EXTRACT TO READ

A lot has been made of the origins of the Ashes in the lead up to the 2023 series, and in particular the lead up to the second test at Lord’s where the famous Ashes urn is housed. The story keeps being retold about the obituary that was written tongue-in-cheek back in 1882 mocking the death of English cricket and leading to the ashes of a bail being presented in to the now-famous urn.
Fast forward 140 odd years to a totally different world. A world where money dominates events, and competition even in a sporting context has become win-at-all-costs.
Nothing exemplifies this greater than Premier League football where it’s considered a bargain to buy a defender for £40 million. Many players, agents and those that run the game are millionaires. The difference between winning and losing and the resulting riches that come with or without that can be the difference between a club existing or not.
It’s little wonder in this context that players are taught to do whatever it takes. To bend every rule available. To roll around like they’ve been shot in the leg in order to get an opposition player punished in case that gives their side a slight advantage. To dive. To feign. To master the dark arts. Most people I speak to despise these practices (turning a blind eye when their own team does it). These are considered by most the things that turn an otherwise beautiful game quite ugly.
I have myself tried on occasion to give my following of the game up because of the rise of these practices. I’ve always failed though, usually because the artistry shown by players like Ronaldinho or Messi have always managed to eclipse any drawback and suck me back in when I’ve been at my most determined to leave. I have made peace now with the fact that while high art remains in the game I’ll always be entertained by it even though it’s tainted in so many other areas.
Snooker is a sport itself going through an identity crisis at the moment and is another of my favourites. Nothing is more magic than watching a player like Ronnie O’Sullivan perform at the peak of his powers. Snooker, like cricket, is blessed with a code of conduct. A spirit of play which all players are expected to uphold, and the vast majority do. Even those who occasionally don’t usually do. For me this aspect of the game is what gives it class. It’s a class that football can only dream to have.

DATASET EXTRACT
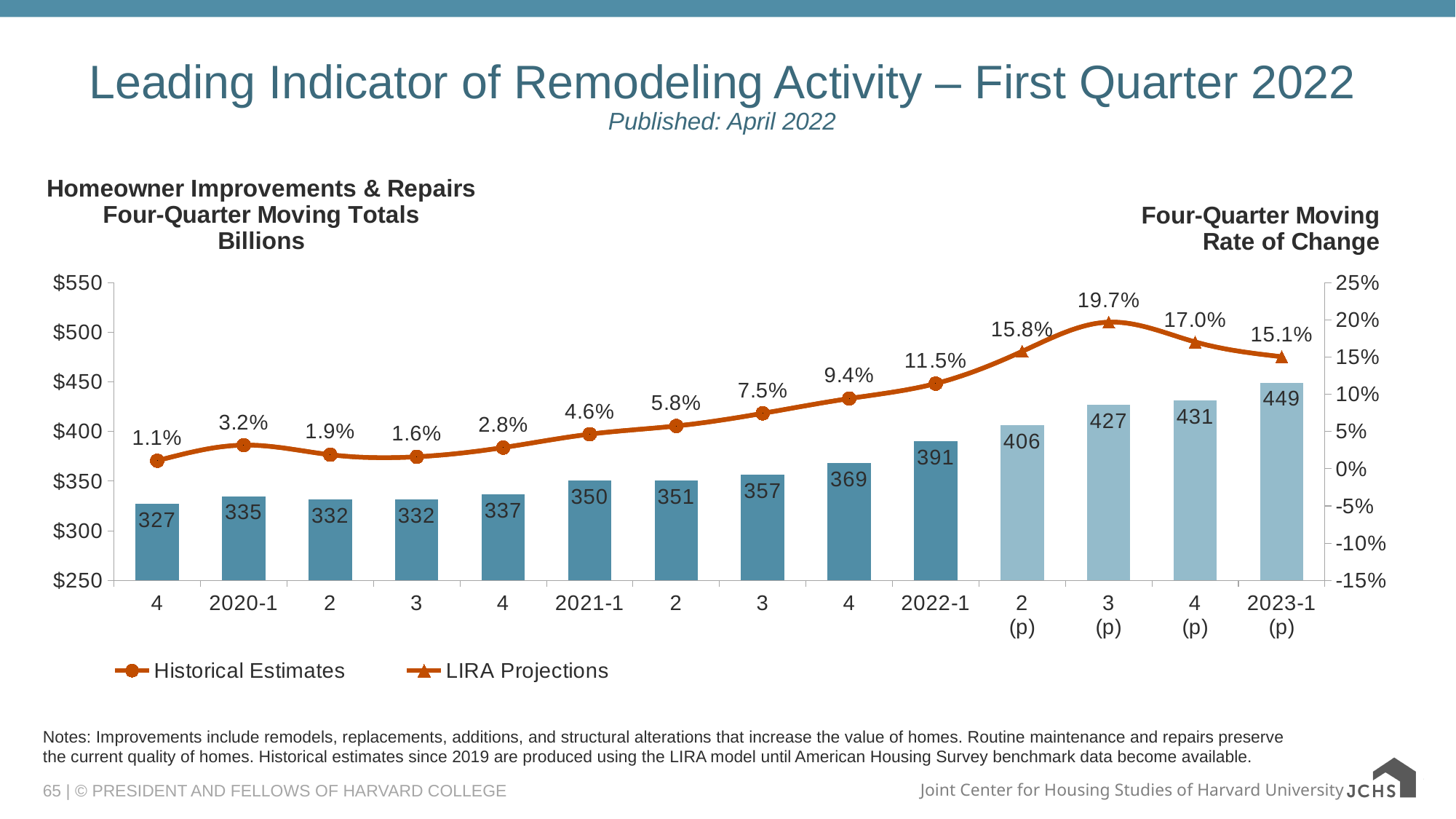
What are the two entries in the chart legend? Historical Estimates and LIRA Projections Do the four-quarter moving totals rise or fall from 2021-1 to 2023-1 (p)? Rise What is the difference between the four-quarter moving totals for 2023-1 (p) and 2022-1? 58 How many periods are shown on the x axis? 14 What is the four-quarter moving rate of change for 2021-1? 4.6% Which is larger, the rate of change for 4 (p) of 2022 or for 2023-1 (p)? 4 (p) of 2022 How many series does the legend list? 2 What is the four-quarter moving total (in billions) for 2022-1? 391 What is the projected four-quarter moving total for 2023-1 (p)? 449 Which period has the highest four-quarter moving rate of change? 3 (p) (2022) What kind of chart is used for the four-quarter moving totals? Bar chart Which period has the lowest four-quarter moving total? 4 (2019)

EXERCISES TO COMPLETE
1. In the sports essay, what price for a defender is considered a bargain in Premier League football?
2. Extract from the sports essay, word for word, the passage from "Snooker is a" up to and including "dream to have.".

ANSWERS FOR THE EXERCISE
1. £40 million.

2.
Snooker is a sport itself going through an identity crisis at the moment and is another of my favourites. Nothing is more magic than watching a player like Ronnie O’Sullivan perform at the peak of his powers. Snooker, like cricket, is blessed with a code of conduct. A spirit of play which all players are expected to uphold, and the vast majority do. Even those who occasionally don’t usually do. For me this aspect of the game is what gives it class. It’s a class that football can only dream to have.